The purpose of the charge, introduced on 9 May 2022, is to close a gap in the previous stamp duty rules. Under those rules, ordinary buyer's stamp duty (BSD) was payable when a residential property was transferred into a living trust and additional buyer's stamp duty (ABSD) was also payable depending on the profile of the beneficial owners of the residential property transferred into the trust. However, where the living trust was structured such that there was no identifiable beneficial owner at the time when the residential property was transferred into the trust, ABSD did not apply, so that the ABSD treatment for transfers of residential properties would be equal whether a trust was involved or not.

The new law states that, in such a case, ABSD at 35 per cent must now be paid in advance. However, refunds will be granted where the sale of residential property is to a trustee holding assets on trust for one or more identifiable individual beneficiaries. Testamentary trusts are also exempt.

The law does not operate retrospectively, applying only to instruments executed from 9 May 2022. However, it is not clear what will happen if a trustee of a pre-existing trust subsequently appoints assets to an identifiable beneficiary or distributes assets to any identifiable beneficiary. The Singapore tax authority might regard any documents involved as a stampable instrument, says law firm Withersworldwide.

The ABSD rate paid will vary depending on the profile of the transferee: whether they are individuals or entities, their nationality or Singapore permanent residency status and also the number of Singapore residential properties they already hold.

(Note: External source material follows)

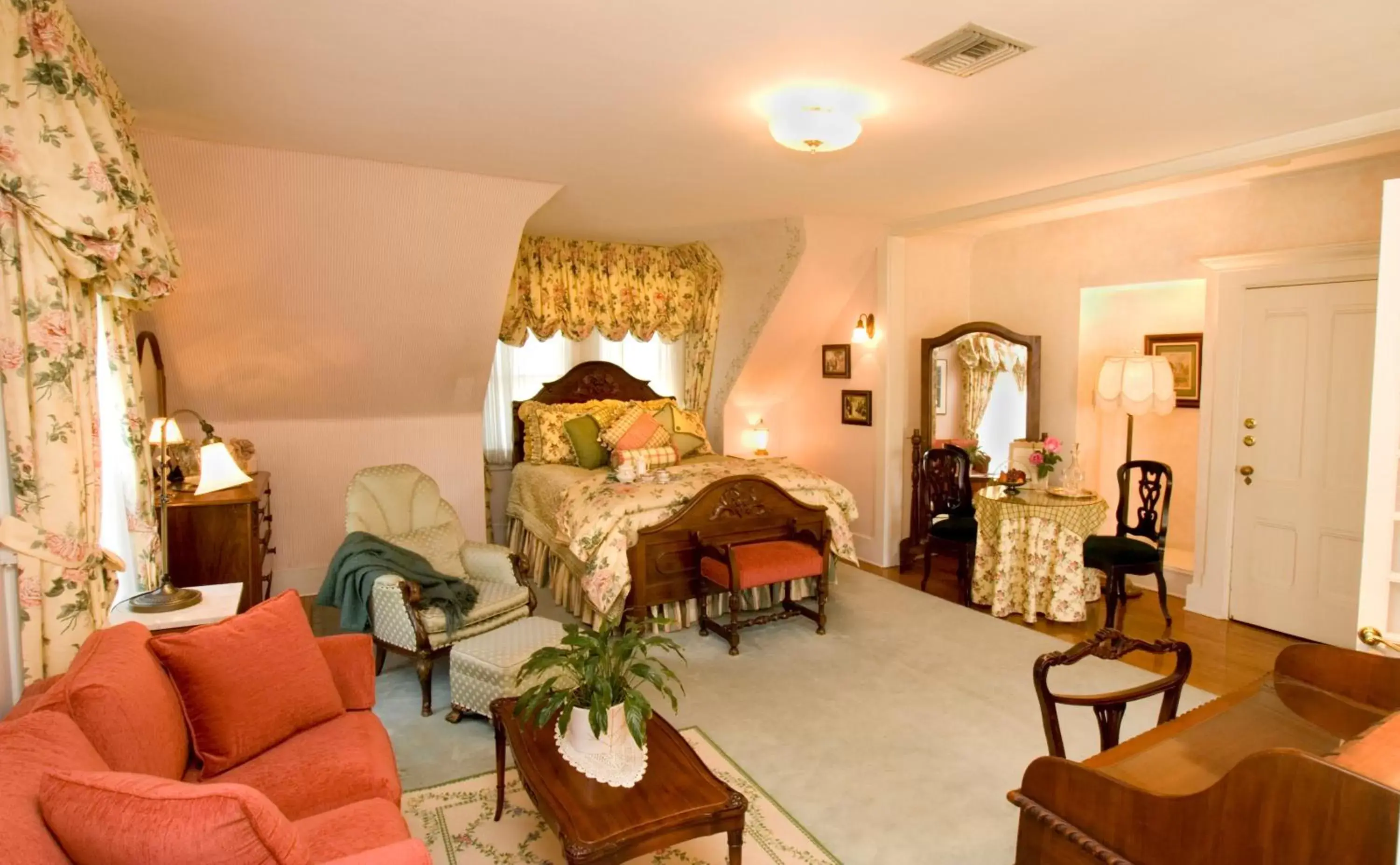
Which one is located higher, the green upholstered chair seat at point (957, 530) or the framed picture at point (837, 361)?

It is chargeable over and above the normal buyer's 4 per cent stamp duty on purchases of residential properties.

At the same time, Singapore has also introduced an additional conveyance duty (ACD) for trusts and a new stamp duty treatment for renunciations of interest in the residential property held on trust, with effect from 10 May 2022. The ACD applies where the significant ownership threshold has been crossed but there is no identifiable beneficial owner of such equity interests at the time.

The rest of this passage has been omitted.